BWW Review: A SOCKFUL OF CUSTARD, Pleasance Theatre
Spike (there's no need for a surname is there?) would have been 100 years old six weeks ago, but, as he famously said, he told you he was ill.
These days, he'd be described as a "troubled funny man", but back in the 70s, my mother used to say, on one of his numerous television appearances, "He's a bit touched isn't he?" Her instincts about Stuart Hall and Jimmy Savile proved true in time - but she always liked Spike.
His comedy was madcap, occasionally racist to a degree that shocked even then and rooted in a love of life that trumped his demons and the self-appointed arbiters of good taste. I can still recite the poems that spoke to every schoolkid in a way that no other poetry could; I can recall his brilliantly funny Q8 "Good evening... and expenses" sketch brutally satirising the likes of David Frost and Alan Whicker; and you can still watch the Parkinson interviews on youtube, Parky treading softly around Spike's fragile ego and bringing the best out of him.
Chris Larner and Jeremy Stockwell take this raw material and construct a curious show that celebrates Spike but never quite gets to the heart of the man. Far too much time is spent on meta stuff about the show's construction - okay, I know it's an attempt to mirror Spike's own dismantling and reconstruction of comedy, but it really drags. There's too much too of the actors themselves - we've come to hear about Spike after all.

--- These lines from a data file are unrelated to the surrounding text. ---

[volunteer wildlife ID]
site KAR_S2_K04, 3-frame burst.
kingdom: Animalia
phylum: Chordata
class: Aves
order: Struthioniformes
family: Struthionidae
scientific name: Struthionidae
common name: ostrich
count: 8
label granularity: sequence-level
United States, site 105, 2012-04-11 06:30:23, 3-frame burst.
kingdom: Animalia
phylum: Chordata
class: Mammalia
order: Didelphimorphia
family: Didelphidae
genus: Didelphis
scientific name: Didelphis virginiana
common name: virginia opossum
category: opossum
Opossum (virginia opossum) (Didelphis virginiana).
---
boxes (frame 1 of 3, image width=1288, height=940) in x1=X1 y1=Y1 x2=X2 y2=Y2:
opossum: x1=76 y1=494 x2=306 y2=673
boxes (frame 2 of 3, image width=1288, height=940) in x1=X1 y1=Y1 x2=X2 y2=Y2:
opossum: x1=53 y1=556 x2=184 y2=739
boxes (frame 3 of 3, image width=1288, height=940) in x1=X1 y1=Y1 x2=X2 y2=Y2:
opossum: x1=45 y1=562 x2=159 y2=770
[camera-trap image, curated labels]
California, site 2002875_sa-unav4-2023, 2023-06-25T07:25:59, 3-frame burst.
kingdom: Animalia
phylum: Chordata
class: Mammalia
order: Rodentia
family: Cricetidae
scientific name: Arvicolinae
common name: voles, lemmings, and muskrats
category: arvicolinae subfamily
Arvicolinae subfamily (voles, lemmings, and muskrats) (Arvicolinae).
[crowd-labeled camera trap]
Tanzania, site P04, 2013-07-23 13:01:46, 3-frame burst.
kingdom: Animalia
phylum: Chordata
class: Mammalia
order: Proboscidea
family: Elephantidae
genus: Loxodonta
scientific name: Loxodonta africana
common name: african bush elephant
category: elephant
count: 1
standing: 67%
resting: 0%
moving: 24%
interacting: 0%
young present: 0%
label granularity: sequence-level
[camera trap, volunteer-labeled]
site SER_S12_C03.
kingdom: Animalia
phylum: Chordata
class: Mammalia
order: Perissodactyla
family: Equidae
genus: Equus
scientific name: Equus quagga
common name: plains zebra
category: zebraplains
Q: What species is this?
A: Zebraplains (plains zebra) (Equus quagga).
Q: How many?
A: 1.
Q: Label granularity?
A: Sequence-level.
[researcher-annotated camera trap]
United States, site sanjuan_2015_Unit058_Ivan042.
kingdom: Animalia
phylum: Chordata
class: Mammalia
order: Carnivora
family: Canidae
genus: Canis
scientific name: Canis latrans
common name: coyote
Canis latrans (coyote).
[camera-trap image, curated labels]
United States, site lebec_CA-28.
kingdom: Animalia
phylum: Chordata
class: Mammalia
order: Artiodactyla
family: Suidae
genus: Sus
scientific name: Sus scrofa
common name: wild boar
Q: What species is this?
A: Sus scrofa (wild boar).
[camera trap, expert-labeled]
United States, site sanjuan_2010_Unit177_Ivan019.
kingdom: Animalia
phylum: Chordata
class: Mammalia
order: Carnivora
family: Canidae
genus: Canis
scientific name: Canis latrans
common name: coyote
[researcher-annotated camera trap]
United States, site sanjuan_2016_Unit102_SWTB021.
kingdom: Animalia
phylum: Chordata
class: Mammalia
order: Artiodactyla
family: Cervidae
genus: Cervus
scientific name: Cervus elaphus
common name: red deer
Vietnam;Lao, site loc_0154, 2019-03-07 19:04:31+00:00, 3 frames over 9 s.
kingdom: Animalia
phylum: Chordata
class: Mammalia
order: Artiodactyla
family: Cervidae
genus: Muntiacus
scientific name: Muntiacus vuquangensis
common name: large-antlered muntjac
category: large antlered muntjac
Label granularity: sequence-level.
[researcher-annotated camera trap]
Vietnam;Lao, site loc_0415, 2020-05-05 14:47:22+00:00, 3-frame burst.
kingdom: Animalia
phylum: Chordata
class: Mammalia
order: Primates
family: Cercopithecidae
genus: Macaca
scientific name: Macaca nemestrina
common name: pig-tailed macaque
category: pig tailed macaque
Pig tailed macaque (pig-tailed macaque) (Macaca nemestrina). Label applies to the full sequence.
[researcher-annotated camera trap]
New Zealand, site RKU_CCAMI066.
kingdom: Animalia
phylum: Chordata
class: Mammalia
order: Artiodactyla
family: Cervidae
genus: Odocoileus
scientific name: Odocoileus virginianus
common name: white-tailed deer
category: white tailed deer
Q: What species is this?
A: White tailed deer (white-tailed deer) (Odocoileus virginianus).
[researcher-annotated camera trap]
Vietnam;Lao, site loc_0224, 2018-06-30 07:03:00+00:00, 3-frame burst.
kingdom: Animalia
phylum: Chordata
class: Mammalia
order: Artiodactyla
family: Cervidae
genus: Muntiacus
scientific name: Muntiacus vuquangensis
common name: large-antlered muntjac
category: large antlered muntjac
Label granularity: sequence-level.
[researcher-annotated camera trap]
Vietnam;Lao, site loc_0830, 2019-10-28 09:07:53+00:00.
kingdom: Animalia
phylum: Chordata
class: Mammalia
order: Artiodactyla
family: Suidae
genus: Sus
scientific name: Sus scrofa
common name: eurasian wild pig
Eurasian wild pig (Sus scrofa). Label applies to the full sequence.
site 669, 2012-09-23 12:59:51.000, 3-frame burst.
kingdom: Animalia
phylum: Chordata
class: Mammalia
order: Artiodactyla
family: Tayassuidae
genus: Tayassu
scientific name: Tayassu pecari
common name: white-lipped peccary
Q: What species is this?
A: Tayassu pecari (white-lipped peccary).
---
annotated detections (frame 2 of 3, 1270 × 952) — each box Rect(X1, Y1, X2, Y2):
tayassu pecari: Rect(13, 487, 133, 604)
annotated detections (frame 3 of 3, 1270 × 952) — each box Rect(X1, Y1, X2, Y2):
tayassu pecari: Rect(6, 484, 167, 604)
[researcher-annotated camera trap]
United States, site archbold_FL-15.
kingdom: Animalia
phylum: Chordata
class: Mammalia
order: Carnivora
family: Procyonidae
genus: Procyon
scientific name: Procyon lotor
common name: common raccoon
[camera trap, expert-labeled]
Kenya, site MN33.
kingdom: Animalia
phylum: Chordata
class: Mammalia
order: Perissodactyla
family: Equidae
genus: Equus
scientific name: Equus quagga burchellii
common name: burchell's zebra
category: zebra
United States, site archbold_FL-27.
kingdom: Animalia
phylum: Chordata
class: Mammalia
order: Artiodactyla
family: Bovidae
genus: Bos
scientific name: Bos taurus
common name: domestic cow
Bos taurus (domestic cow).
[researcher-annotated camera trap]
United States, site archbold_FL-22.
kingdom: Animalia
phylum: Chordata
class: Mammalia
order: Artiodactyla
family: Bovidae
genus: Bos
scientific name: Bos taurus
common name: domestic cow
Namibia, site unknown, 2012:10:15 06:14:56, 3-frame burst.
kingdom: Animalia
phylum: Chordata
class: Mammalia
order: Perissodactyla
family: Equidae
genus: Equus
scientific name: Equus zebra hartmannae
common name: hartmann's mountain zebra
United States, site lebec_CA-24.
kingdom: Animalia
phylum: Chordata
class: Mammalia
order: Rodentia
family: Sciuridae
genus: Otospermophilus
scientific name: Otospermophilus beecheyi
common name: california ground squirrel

The best moments come when Stockwell contorts his face into that unique laugh/cry that was the outward manifestation of Spike's inner bipolar disorder. The years simply melt away and Spike - vulnerable, hilarious, bonkers - is there in front of us. It's not really an impersonation, it's more an actor capturing the very essence of a man. It's baffling why we get so little of it as it's truly spine-tingling.
The show's potential is revealed in such moments - there's good, understated stuff too on how Spike's wartime experience may have triggered a PTSD that never really left him - but the show struggles to find its focus, fellow Goons, Sellers, Secombe and Bentine introduced, but disposed of in the blinking of an eye.
Spike was a whirlwind of contradiction, comedy and craziness - that we only glimpse at the range and depth of those aspects of his personality represents something of a missed opportunity.